It was doing whatever God wanted. It was not limited by our present laws. The speed of God's will is not fixed, but depends on many things. Some say that, after death, they saw a great light, but it was not a burning light, the sort that hurts the eyes.
So you don't have any data at all. Mkay.
And the meaning of infinity is beyond present description.
Wrong - I've already given you its meaning. It is the behaviour of 1/x as x approaches 0. It is the size of the set of all numbers.
The fish was B. The loaves were A. We are not told the details. But, after all was said and done, there were 12 baskets full that were uneaten, left over. Let us say that there were 100 loaves, and 15 fish in each basket. That means we fed 20,000 people with 5 loaves and I think it was 2 fishes, and had about 1200 loaves, and 180 fish left over!!
Well, we took about 21,200 a's from the 5 a's in the above example. And what was left was not )!!! It was 12 baskets full of leftovers. So, there is a higher math.
No. If you remove or eat some fish, and then it turns out that there are more, then those more must have been added. That's fine.
Dad, how much change do you give for a 2.95 item when given $5? "It depends?"
The fundamental that what exists in this temporary state is all there is or was, or will be.
That isn't a fundamental of mathematics.
Well, maybe if we bend and contort a number in the box, it seems like it equals any number.
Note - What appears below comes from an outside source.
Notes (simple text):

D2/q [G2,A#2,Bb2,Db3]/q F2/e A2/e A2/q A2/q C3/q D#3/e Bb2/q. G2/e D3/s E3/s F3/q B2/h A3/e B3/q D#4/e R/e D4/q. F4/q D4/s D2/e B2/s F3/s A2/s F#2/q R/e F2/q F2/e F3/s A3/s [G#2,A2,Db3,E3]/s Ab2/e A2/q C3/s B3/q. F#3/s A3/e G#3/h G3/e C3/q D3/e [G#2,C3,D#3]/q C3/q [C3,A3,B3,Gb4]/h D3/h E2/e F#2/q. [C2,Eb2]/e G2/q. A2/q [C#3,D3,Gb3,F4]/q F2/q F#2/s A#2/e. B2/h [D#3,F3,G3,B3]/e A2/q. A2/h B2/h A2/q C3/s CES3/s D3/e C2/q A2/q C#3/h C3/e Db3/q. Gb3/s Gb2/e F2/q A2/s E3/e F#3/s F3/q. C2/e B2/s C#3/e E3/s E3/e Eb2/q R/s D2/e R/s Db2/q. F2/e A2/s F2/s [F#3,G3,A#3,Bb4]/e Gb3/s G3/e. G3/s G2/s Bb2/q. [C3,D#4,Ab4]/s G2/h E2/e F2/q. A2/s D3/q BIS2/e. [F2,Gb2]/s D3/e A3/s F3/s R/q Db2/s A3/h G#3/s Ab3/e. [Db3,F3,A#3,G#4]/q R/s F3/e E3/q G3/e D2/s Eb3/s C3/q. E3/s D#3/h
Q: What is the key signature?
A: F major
But, 2 does not really = 12. Well, show us the number for infinity that leaves 1 as 0.
Assume infinity is a number. Add one to infinity:
infinity + 1 = infinity.
Now, infinity is a number, by our assumption, so it must have an
additive inverse. That's a fundamental property of all real numbers. (If you think it isn't, you're wrong. It is. By definition.) So we add this, representing it by -infinity:
infinity + (-infinity) + 1 = infinity + (-infinity)
Now, the additive inverse
by definition is that number which, when added to the number of which it is an inverse, makes zero. So infinity + (-infinity) = 0:
0 + 1 = 0
1 = 0.
So, if you suppose that infinity is a real number, and if you accept the fundamental properties of real numbers, then 1 = 0. Of course, if you add
any other number, 'x' you can prove in exactly the same way that x = 0. You could even do that with infinity, proving infinity = 0!
That, dad, is the problem with treating infinity like a real number.
You did, when you said that my claim, "infinity is not a number because mathematicians have defined it to be something else" is an argument from popularity. Which is wrong, it's an argument from definition.
Why, am I talking to the person that thinks he does???
I know I do and I have demonstrated, not only that I do, but that you don't.
When a university decides to progress from baby math that only includes this temporal state, why, we might talk. Meanwhile, if I want answers, that is the last place I would look.
No, I'm suggesting you go tell them the answers, seeing as how you apparently know so much!
Just expect to actually give some proofs and and so on. Not that that should be hard for someone who likes higher maths!